Joaquim José da França Júnior (1838-1890), mais conhecido como França Júnior, foi jornalista e teatrólogo. Nasceu no Rio de Janeiro e foi bacharel em Letras pelo Colégio Pedro II, e em Direito pelo Largo São Francisco, em São Paulo. França Júnior foi promotor público no Rio de Janeiro, secretário do governo da Província da Bahia e também atuou como jornalista, com a publicação de folhetins em jornais como O País, O globo ilustrado e Correio Mercantil. Suas obras de teatro seguem uma tradição cômica, com peças com linguagem coloquial, frases curtas e ambiguidades. 

Em Como se fazia um deputado, peça de 1881, França Júnior ambienta seus personagens nos debates político-partidários no interior da Província do Rio de Janeiro do final do século XIX. Retrata os processos eleitorais permeados por fraudes e aliciamentos dos eleitores. Seguindo o perfil de suas obras teatrais, faz desta uma comédia de costumes, discutindo o revezamento dos partidos liberal e conservador no poder, um revezamento de grupos oligárquicos, reforçando ao máximo de que “nada mais conversador de que um liberal no poder”. Nas palavras do personagem Limoeiro: “é verdade, não o nego; mudei de ideias por altas conveniências sociais. Olhe, meu amigo, se o virar casaca fosse crime, as cadeias do Brasil seriam pequenas para conter os inúmeros criminosos, que por aí andam”. Uma peça sobre o Brasil de outrora que ecoa no Brasil de hoje.

O voto feminino (1890)

De Josefina Álvares de Azevedo

AZEVEDO, Josephina Alvares de. O voto feminino. In: ___. A mulher moderna: trabalhos de propaganda. Rio de Janeiro: Montenegro, 1891. p. 31-73.

Josefina Álvares de Azevedo, nascida em Itaboraí (RJ)* em 5 de maio de 1851, foi uma jornalista, escritora e precursora do feminismo brasileiro. Muda-se para São Paulo em 1877, onde funda, em 1888, o periódico A Família que discutia importantes questões sobre a educação feminina e sua participação na vida pública. O jornal, transferido para o Rio de Janeiro no ano seguinte, foi publicado até 1898. Em 1890, escreveu o artigo sufragista “O Direito ao Voto” e a comédia O Voto Femino, montada no Rio de Janeiro durante as discussões da Constituinte de 1891.

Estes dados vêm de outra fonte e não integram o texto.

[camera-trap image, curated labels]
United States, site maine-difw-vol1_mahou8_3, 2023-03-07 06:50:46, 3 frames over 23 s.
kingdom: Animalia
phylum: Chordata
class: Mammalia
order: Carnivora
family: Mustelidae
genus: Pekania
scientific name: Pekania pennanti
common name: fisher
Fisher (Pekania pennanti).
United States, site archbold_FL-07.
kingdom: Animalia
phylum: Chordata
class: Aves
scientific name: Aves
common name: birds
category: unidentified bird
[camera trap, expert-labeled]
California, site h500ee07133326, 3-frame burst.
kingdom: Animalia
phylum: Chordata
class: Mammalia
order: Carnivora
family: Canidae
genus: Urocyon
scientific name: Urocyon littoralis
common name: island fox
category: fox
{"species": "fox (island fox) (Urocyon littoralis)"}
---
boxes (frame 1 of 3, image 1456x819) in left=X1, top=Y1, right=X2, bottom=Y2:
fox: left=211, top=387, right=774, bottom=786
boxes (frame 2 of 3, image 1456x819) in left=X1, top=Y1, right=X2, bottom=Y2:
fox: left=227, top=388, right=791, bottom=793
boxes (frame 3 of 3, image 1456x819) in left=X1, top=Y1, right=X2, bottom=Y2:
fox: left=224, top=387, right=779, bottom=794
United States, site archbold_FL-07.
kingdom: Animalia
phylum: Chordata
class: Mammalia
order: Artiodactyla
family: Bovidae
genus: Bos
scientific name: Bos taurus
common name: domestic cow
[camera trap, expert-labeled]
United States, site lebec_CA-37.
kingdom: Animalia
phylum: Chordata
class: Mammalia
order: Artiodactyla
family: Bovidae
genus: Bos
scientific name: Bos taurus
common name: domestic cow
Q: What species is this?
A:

A peça O Voto Feminino (1890), depois de sua estreia ser um sucesso no palco do Teatro Recreio Dramático, um dos mais populares do Rio de Janeiro na época, veio a público também em notas de rodapé no jornal A Família e em forma de livro. Bem como o periódico, a intenção da comédia era dar voz às mulheres no cenário político brasileiro, sobretudo na questão do direito ao voto. No enredo, um casal que recebe a filha e o genro para um jantar esperam pelo resultado de uma consulta submetida a um Ministro a respeito da decretação da lei do voto feminino. No texto, as personagens argumentam que não era apenas o direito de votar que as mulheres buscam, mas também o direito de serem votadas; e ainda, se as mulheres tinham aptidão para adquirir títulos científicos, por que não o teriam para cargos públicos? E se poderiam obtê-los, também seria legítima a possibilidade de se candidatarem.

* Segundo Dicionário Bibliográfico Brasileiro de Augusto Blake, o qual também informa que Josefina seria irmã do escritor romântico Álvares de Azevedo por parte de pai. Há fontes que informam que a autora se declarava natural de Recife (PE) e prima de Azevedo. Também há incertezas sobre sua vida pessoal e o ano de sua morte. 

O Rei da Vela (1937)

De Oswald de Andrade

ANDRADE, Oswald de. O Rei da Vela in Teatro: A Morte – O Rei da Vela. São Paulo: José Olympio, 1937.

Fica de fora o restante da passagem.